Oct 9, 2008

Flow and being Stuck. (Open the Pod Bay Doors Hal)

One of my colleges just pointed out the power of the Nap which I agree with, though I'm not sure I want to put myself in a pod of any sort, though I %100 agree that sleep is often the best solution. Now I can give some statistically meaningless examples if that would help. (oh wait that never helps) Anyway on a small scale I just switch projects (or when coding maybe just switch to a different area of the code, as long as I haven't broken the whole thing ;) when I get very stuck, or have a unidentifiable bug, or when I come up against what looks like an intractable problem, or if it still looks hopeless when I come back, no longer frustrated then I sleep on it. Unfortunately that does not usually mean a nap, but rather waiting for tomorrow morning. But I find that quite often my brain has solved the problem for me, or by having to search around in the project code to get back to where I was brings me to the forgotten or unexpected point where the problem (bug) or solution (challenging feature) lies. Oh that brings up one more point. When I stop working on something because I have other priorities but it's going well, I often leave it open hoping to drop right back into the same spot and regain my flow. But if things are frustrating or I'm stuck, then I close everything down. That process removes me from it far more than just going away from the computer. It frees me, I don't see the problem staring at me when I come back to the computer, and I don't feel it hovering just over my holder, it's a good 2-10 minutes away just to look at it again. I think that as well as the chance to delve back into it and navigate through the project to the target area helps.

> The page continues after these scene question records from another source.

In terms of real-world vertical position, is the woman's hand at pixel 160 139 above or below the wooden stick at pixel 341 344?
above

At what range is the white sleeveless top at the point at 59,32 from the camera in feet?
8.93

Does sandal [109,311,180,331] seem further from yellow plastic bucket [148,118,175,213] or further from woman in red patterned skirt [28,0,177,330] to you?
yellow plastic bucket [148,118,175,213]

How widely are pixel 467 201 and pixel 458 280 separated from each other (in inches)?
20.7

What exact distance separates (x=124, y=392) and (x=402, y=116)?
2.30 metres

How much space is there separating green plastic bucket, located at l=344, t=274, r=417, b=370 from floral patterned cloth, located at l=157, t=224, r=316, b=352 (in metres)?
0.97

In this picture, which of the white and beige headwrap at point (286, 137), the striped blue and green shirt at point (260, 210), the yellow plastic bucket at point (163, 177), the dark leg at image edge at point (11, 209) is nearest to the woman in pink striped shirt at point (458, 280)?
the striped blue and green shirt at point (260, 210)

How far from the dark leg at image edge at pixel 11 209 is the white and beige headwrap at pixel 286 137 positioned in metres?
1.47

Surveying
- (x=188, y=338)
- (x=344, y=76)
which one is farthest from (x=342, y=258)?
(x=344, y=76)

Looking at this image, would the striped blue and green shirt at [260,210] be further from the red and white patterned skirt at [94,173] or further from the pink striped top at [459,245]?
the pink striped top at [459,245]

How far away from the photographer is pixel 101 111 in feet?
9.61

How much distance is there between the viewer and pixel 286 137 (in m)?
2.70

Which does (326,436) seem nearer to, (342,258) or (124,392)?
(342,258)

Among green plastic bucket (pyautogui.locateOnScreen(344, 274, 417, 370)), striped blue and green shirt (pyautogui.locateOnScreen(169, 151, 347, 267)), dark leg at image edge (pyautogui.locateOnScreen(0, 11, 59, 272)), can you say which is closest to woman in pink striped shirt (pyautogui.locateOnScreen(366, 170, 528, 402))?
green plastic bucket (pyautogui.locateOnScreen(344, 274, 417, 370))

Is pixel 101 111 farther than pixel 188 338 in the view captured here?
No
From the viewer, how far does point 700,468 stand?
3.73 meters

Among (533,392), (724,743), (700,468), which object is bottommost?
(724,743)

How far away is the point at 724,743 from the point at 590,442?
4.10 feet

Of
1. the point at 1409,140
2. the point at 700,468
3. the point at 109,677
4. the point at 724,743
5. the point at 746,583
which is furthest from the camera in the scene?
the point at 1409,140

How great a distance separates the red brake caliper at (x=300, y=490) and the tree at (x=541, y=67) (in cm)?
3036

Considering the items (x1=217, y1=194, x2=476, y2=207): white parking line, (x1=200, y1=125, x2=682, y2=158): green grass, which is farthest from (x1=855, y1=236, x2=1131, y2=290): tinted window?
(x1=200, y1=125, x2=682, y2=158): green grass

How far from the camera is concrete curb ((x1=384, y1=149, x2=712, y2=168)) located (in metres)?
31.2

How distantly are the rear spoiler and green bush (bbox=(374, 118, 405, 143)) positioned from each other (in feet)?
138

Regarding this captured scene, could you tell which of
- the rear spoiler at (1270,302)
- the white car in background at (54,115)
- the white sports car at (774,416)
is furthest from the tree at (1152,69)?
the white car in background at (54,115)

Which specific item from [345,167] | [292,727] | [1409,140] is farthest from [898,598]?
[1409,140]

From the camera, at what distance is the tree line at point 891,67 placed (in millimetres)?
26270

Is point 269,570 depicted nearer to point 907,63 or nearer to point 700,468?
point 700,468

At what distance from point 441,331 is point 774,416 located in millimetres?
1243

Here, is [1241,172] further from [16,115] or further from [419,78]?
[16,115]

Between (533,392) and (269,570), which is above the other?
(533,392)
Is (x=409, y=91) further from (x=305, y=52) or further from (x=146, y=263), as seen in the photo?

It's something that a good IDE can make happen or not. I'm somewhat interested in the idea of "flow", action without effort or thought, and I've though about the things that break flow, but this line of thinking makes me think about the things that break the writers-block, being stuck, or bug-lock (I just made that up). It's kind of like the anti-flow, and it's funny that the things that are the enemy of "flow" can also be the enemy of being "stuck", and thus used positively.